Last year, I planted potatoes over here. I didn’t succeed in harvesting every little seed, so there are also a couple volunteers sprouting up that I’ll leave and then harvest. These somehow do pretty well, maybe because they don’t get cut up and have a full potato as seed, or maybe because they took to the space already and have adjusted to it.
I also love catching a bean mid-sprout.
But I am most excited about the rainbow popcorn, which is sprouting up all over.
I think that there are 8-10 of these plants, and I also saw some seeds that had risen to the surface, like that sneaky snap pea you can see left of the corn shoot.

The beds that I planted with row crops that are too delicate to go into a chaotic spread like this are beset with weeds, and something is eating my beet and chard shoots. We have our seedling sale next weekend, and I’ll be up there for four hours without dogs. I plan to work on the water catchment and weed in between sales, which I’m honestly curious about. Not sure that we have the best stock or that we’ll get many buyers, but the minimal money we make on this sale offsets costs for our summer internship program.
I’d really like to read a book written by a scientist about food security. I had a couple that took my builder’s theory courses who run a homestead. They have chickens and sell eggs and grow a garden and all of the things that instagram feeds a certain algorithm, but they are telling me that their equipment is all from the 1940s, that they barely can take care of costs and their jobs are epidemiologist and software engineer. These are not blue collar people. Corn and soybeans might pay off in sales, but not vegetables. Not dairy, which basically sells for the same now as it did 40 years ago with an exponential increase in costs of production. Community gardens don’t grow at scale, but I do wonder what more of the same, politically, will do to food.
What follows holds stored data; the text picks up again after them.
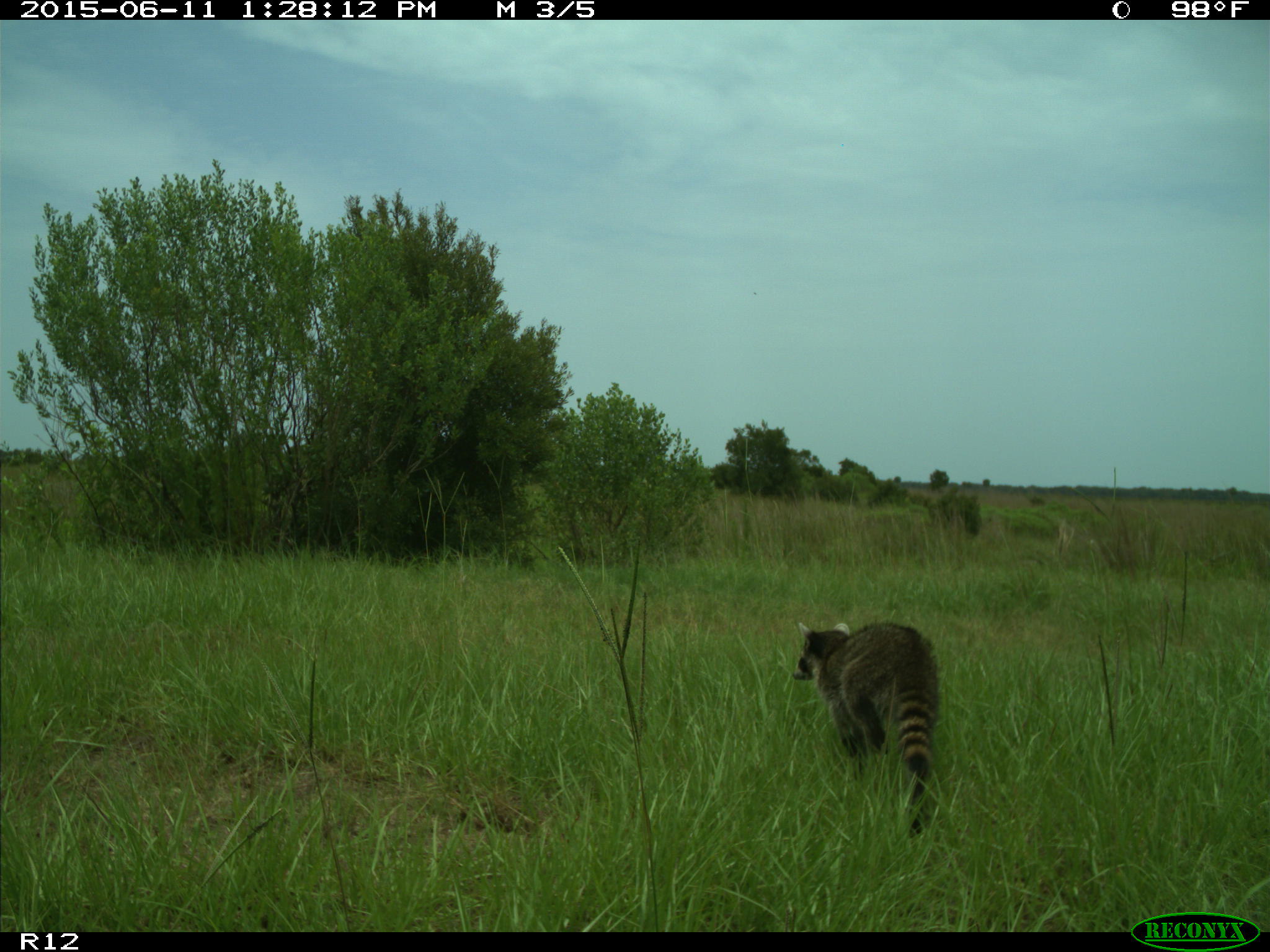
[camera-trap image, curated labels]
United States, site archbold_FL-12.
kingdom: Animalia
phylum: Chordata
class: Mammalia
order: Carnivora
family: Procyonidae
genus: Procyon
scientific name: Procyon lotor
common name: common raccoon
I’ve read books about topsoil degeneration, and seed saving, and feminist ecocriticism, and autobiographical accounts of seed saving, and instructional books about - for lack of a better word - homesteading, like four-season gardening and how to map out enough space for livestock and a kitchen garden to feed a family. Sepp Holzer’s books about his version of permaculture and Paul Bogard’s books about night and topsoil are very enriching. But I’d prefer not to leave the gaming out of our food system’s future to MAHA homesteaders and speculative fiction, like The Hunger Games. Obviously no one writes the book you want to read until you write it, but I’m not a botanist or a supply chain agricultural expert, so I actually can’t pull a Jordan Peele and write my version of Get Out.